>>>

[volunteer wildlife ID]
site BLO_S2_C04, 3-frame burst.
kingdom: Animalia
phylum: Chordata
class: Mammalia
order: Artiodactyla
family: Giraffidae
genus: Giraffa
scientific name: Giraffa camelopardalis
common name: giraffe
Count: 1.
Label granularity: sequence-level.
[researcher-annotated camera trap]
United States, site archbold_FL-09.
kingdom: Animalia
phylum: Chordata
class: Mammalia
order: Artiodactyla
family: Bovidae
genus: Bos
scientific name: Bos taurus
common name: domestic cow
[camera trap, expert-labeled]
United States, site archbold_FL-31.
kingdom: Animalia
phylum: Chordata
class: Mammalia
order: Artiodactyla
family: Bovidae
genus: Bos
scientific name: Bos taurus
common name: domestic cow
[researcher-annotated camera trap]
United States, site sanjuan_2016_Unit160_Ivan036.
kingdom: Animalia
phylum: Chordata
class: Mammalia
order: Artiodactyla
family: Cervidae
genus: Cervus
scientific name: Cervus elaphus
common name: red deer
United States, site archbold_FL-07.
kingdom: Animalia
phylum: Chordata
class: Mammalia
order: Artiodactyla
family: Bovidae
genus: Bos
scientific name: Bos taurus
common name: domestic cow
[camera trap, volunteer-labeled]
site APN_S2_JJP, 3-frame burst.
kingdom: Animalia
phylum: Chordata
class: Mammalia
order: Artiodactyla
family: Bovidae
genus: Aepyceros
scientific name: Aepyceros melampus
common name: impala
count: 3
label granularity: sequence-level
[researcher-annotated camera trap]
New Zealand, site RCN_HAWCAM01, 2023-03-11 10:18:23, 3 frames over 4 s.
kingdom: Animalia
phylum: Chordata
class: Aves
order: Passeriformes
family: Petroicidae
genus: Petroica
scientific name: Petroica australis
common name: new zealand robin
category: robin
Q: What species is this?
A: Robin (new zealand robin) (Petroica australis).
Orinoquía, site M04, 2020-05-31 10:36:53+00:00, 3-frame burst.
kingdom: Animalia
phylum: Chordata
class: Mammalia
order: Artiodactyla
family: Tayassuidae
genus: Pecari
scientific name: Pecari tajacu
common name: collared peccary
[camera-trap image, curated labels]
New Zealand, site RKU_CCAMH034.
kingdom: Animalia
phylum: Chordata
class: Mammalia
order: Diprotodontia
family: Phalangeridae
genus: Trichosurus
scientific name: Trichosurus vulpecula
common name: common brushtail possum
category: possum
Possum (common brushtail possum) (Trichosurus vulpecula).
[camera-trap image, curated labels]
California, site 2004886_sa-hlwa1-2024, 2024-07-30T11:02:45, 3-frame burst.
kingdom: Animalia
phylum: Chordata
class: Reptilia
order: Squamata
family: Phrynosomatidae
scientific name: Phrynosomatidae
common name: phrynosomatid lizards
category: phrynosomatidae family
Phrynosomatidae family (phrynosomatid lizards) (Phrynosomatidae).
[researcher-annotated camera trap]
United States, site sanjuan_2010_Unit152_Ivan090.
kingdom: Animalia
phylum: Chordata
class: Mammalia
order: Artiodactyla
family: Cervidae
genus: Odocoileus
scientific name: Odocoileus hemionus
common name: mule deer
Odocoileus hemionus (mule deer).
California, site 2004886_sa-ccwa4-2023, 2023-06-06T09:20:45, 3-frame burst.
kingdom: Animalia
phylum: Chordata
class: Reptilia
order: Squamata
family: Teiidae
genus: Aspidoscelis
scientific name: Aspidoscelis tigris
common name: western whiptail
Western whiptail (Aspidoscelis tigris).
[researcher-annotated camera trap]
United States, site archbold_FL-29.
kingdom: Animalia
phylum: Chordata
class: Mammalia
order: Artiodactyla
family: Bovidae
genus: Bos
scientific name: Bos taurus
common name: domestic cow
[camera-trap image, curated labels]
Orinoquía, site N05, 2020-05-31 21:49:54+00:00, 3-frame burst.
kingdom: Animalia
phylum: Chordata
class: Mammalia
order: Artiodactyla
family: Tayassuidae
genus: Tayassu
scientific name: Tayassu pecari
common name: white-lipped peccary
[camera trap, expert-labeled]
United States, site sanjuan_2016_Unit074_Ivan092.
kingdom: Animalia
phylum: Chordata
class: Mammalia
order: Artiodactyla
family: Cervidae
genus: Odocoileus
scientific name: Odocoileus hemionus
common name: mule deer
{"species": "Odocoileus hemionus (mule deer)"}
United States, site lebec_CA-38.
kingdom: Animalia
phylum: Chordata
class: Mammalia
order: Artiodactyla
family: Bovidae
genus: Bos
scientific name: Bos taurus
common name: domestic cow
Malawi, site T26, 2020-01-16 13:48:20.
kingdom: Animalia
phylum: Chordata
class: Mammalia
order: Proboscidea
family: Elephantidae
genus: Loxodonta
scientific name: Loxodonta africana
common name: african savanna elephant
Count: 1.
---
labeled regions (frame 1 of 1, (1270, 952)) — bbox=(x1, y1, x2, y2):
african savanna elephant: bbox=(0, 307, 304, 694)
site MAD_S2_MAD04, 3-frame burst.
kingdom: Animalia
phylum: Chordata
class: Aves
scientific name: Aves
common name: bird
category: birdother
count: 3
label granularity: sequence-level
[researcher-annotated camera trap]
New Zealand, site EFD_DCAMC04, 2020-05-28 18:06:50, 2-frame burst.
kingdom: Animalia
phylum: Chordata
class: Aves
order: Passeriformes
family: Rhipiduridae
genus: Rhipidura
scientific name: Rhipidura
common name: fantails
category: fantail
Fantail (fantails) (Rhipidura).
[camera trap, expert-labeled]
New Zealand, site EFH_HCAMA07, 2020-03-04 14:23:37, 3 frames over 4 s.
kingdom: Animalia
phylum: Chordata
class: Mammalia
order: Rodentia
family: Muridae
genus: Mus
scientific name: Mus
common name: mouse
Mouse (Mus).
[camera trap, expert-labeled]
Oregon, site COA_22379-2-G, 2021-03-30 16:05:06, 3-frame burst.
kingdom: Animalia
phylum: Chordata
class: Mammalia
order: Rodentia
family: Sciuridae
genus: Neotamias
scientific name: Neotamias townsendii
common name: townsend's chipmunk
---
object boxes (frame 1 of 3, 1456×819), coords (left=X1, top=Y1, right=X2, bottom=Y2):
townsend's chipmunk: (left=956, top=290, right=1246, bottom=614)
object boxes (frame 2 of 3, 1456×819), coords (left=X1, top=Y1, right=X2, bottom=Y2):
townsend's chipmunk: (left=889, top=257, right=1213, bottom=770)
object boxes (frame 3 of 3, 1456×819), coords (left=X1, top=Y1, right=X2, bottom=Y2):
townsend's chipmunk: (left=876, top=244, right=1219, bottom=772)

<<<

> _Exercise requirements_:
List each line in the listing that contains the string "Orinoquía".

> _Task output_:
Orinoquía, site M04, 2020-05-31 10:36:53+00:00, 3-frame burst.
Orinoquía, site N05, 2020-05-31 21:49:54+00:00, 3-frame burst.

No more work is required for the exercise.